*WHAT YOU WILL DO*.
Write down each entry again, exactly as it reads.

Extracted records:
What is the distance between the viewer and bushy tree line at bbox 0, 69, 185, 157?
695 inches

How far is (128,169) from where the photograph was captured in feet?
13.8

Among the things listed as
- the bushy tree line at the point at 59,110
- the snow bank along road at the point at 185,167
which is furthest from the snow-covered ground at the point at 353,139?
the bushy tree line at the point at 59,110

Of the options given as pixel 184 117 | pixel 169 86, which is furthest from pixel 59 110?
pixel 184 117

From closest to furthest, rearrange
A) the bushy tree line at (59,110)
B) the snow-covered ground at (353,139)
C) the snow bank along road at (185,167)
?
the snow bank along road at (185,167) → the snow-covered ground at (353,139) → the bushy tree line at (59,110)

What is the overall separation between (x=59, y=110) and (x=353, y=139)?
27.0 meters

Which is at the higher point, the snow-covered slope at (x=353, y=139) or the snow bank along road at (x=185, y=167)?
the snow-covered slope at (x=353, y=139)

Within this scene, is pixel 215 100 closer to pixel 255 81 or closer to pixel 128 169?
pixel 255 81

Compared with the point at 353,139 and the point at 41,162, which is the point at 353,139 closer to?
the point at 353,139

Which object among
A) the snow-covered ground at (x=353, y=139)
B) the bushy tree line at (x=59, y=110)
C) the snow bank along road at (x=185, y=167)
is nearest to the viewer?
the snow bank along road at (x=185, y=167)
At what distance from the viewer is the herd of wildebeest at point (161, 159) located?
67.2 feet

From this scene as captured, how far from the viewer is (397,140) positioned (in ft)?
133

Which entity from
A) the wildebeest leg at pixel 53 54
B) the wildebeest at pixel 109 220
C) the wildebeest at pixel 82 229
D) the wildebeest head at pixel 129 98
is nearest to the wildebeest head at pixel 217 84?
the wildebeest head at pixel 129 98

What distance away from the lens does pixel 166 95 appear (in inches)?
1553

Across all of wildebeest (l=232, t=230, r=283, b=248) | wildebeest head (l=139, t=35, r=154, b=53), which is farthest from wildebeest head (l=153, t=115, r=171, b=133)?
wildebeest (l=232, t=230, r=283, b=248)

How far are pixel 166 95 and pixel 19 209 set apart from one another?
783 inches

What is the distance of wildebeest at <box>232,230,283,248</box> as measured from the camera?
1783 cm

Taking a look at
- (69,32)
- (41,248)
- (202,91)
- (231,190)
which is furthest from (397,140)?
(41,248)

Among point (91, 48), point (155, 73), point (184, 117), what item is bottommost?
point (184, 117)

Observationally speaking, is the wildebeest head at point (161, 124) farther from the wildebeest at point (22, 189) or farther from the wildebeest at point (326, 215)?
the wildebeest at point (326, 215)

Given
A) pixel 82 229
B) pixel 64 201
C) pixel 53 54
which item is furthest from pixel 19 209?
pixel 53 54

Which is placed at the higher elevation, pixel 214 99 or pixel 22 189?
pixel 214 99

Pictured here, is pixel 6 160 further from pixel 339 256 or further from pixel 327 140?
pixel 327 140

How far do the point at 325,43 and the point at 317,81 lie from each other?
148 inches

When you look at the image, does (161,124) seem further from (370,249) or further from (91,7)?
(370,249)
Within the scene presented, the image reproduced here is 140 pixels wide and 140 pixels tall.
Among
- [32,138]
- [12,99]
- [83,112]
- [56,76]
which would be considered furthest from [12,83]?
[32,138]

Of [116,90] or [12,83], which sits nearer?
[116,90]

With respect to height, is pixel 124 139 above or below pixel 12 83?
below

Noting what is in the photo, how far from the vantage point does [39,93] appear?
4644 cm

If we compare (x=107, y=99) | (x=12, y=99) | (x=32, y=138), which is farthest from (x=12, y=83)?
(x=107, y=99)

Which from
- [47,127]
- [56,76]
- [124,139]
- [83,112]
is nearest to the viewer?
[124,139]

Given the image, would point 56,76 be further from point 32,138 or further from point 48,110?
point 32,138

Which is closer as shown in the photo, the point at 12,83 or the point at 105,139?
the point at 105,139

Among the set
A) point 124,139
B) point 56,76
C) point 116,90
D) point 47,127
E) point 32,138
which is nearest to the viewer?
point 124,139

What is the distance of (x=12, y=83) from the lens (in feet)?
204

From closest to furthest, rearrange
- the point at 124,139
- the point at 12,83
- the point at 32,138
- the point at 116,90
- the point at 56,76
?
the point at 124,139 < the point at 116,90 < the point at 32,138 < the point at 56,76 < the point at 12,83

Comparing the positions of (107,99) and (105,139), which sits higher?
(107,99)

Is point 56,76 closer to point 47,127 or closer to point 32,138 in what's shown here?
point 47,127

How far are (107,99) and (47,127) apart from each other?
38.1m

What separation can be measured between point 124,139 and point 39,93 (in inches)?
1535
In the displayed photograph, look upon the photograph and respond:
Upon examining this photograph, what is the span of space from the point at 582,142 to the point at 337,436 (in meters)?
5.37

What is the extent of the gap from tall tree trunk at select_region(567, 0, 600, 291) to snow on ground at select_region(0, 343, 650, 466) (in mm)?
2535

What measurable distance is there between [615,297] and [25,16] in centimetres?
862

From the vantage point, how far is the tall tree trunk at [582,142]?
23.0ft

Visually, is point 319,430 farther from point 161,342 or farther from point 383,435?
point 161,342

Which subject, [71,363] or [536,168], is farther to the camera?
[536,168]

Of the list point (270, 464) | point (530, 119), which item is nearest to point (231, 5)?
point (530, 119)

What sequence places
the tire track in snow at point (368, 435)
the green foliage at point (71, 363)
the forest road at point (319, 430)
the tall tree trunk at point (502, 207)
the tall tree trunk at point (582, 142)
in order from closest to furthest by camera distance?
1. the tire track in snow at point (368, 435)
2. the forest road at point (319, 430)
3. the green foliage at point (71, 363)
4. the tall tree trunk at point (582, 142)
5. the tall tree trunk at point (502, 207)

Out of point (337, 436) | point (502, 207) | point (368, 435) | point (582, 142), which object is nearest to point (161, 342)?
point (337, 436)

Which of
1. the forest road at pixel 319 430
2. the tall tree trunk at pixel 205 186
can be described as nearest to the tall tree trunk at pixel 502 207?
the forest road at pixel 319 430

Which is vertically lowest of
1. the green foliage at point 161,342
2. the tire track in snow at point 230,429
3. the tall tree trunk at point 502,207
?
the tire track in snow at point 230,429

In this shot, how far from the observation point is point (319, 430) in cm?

*SOLUTION BELOW*.
What is the distance between the viewer and bushy tree line at bbox 0, 69, 185, 157?
695 inches

How far is (128,169) from where the photograph was captured in feet?
13.8

Among the things listed as
- the bushy tree line at the point at 59,110
- the snow bank along road at the point at 185,167
which is furthest from the snow-covered ground at the point at 353,139?
the bushy tree line at the point at 59,110

Of the options given as pixel 184 117 | pixel 169 86, which is furthest from pixel 59 110?
pixel 184 117

From closest to furthest, rearrange
A) the bushy tree line at (59,110)
B) the snow-covered ground at (353,139)
C) the snow bank along road at (185,167)
?
the snow bank along road at (185,167) → the snow-covered ground at (353,139) → the bushy tree line at (59,110)

What is the overall separation between (x=59, y=110) and (x=353, y=139)?
27.0 meters

Which is at the higher point, the snow-covered slope at (x=353, y=139) or the snow bank along road at (x=185, y=167)?
the snow-covered slope at (x=353, y=139)

Within this scene, is pixel 215 100 closer to pixel 255 81 or closer to pixel 128 169?
pixel 255 81

Compared with the point at 353,139 and the point at 41,162, which is the point at 353,139 closer to?
the point at 353,139

Which object among
A) the snow-covered ground at (x=353, y=139)
B) the bushy tree line at (x=59, y=110)
C) the snow bank along road at (x=185, y=167)
is nearest to the viewer?
the snow bank along road at (x=185, y=167)
At what distance from the viewer is the herd of wildebeest at point (161, 159) located?
67.2 feet

From this scene as captured, how far from the viewer is (397,140) positioned (in ft)?
133

Which entity from
A) the wildebeest leg at pixel 53 54
B) the wildebeest at pixel 109 220
C) the wildebeest at pixel 82 229
D) the wildebeest head at pixel 129 98
is nearest to the wildebeest head at pixel 217 84?
the wildebeest head at pixel 129 98

What distance away from the lens does pixel 166 95 appear (in inches)?
1553

Across all of wildebeest (l=232, t=230, r=283, b=248) | wildebeest head (l=139, t=35, r=154, b=53), which is farthest from wildebeest head (l=153, t=115, r=171, b=133)?
wildebeest (l=232, t=230, r=283, b=248)

How far are pixel 166 95 and pixel 19 209 set apart from one another?
783 inches

What is the distance of wildebeest at <box>232,230,283,248</box> as measured from the camera?
1783 cm

Taking a look at
- (69,32)
- (41,248)
- (202,91)
- (231,190)
which is furthest from (397,140)?
(41,248)

Among point (91, 48), point (155, 73), point (184, 117), what item is bottommost?
point (184, 117)

Observationally speaking, is the wildebeest head at point (161, 124) farther from the wildebeest at point (22, 189) or farther from the wildebeest at point (326, 215)?
the wildebeest at point (326, 215)

Given
A) pixel 82 229
B) pixel 64 201
C) pixel 53 54
which item is furthest from pixel 19 209?
pixel 53 54

Which is placed at the higher elevation, pixel 214 99 or pixel 22 189?
pixel 214 99

Pictured here, is pixel 6 160 further from pixel 339 256 or further from pixel 327 140?
pixel 327 140

How far do the point at 325,43 and the point at 317,81 lie from each other?
148 inches

When you look at the image, does (161,124) seem further from (370,249) or further from (91,7)?
(370,249)
Within the scene presented, the image reproduced here is 140 pixels wide and 140 pixels tall.
Among
- [32,138]
- [12,99]
- [83,112]
- [56,76]
which would be considered furthest from [12,83]?
[32,138]

Of [116,90] or [12,83], which sits nearer?
[116,90]

With respect to height, is pixel 124 139 above or below pixel 12 83?
below

Noting what is in the photo, how far from the vantage point does [39,93] appear?
4644 cm

If we compare (x=107, y=99) | (x=12, y=99) | (x=32, y=138), which is farthest from (x=12, y=83)?
(x=107, y=99)

Which from
- [47,127]
- [56,76]
- [124,139]
- [83,112]
is nearest to the viewer?
[124,139]

Given the image, would point 56,76 be further from point 32,138 or further from point 48,110?
point 32,138

Which is closer as shown in the photo, the point at 12,83 or the point at 105,139?
the point at 105,139

Among the set
A) point 124,139
B) point 56,76
C) point 116,90
D) point 47,127
E) point 32,138
which is nearest to the viewer?
point 124,139

What is the distance of (x=12, y=83) from the lens (in feet)?
204

From closest to furthest, rearrange
- the point at 124,139
- the point at 12,83
- the point at 32,138
- the point at 116,90
- the point at 56,76
?
the point at 124,139 < the point at 116,90 < the point at 32,138 < the point at 56,76 < the point at 12,83

Comparing the positions of (107,99) and (105,139), which sits higher?
(107,99)

Is point 56,76 closer to point 47,127 or closer to point 32,138 in what's shown here?
point 47,127

How far are (107,99) and (47,127) apart from each other?
38.1m

What separation can be measured between point 124,139 and point 39,93 (in inches)?
1535
In the displayed photograph, look upon the photograph and respond:
Upon examining this photograph, what is the span of space from the point at 582,142 to the point at 337,436 (in meters)?
5.37

What is the extent of the gap from tall tree trunk at select_region(567, 0, 600, 291) to snow on ground at select_region(0, 343, 650, 466) (in mm)?
2535

What measurable distance is there between [615,297] and [25,16] in centimetres?
862

From the vantage point, how far is the tall tree trunk at [582,142]?
23.0ft

Visually, is point 319,430 farther from point 161,342 or farther from point 383,435?
point 161,342

Which subject, [71,363] or [536,168], is farther to the camera?
[536,168]

Of the list point (270, 464) | point (530, 119), which item is nearest to point (231, 5)?
point (530, 119)

What sequence places
the tire track in snow at point (368, 435)
the green foliage at point (71, 363)
the forest road at point (319, 430)
the tall tree trunk at point (502, 207)
the tall tree trunk at point (582, 142)
in order from closest to furthest by camera distance?
1. the tire track in snow at point (368, 435)
2. the forest road at point (319, 430)
3. the green foliage at point (71, 363)
4. the tall tree trunk at point (582, 142)
5. the tall tree trunk at point (502, 207)

Out of point (337, 436) | point (502, 207) | point (368, 435) | point (582, 142), which object is nearest to point (161, 342)?
point (337, 436)

Which of
1. the forest road at pixel 319 430
2. the tall tree trunk at pixel 205 186
can be described as nearest to the tall tree trunk at pixel 502 207?
the forest road at pixel 319 430

Which is vertically lowest of
1. the green foliage at point 161,342
2. the tire track in snow at point 230,429
3. the tall tree trunk at point 502,207
?
the tire track in snow at point 230,429

In this shot, how far from the observation point is point (319, 430) in cm?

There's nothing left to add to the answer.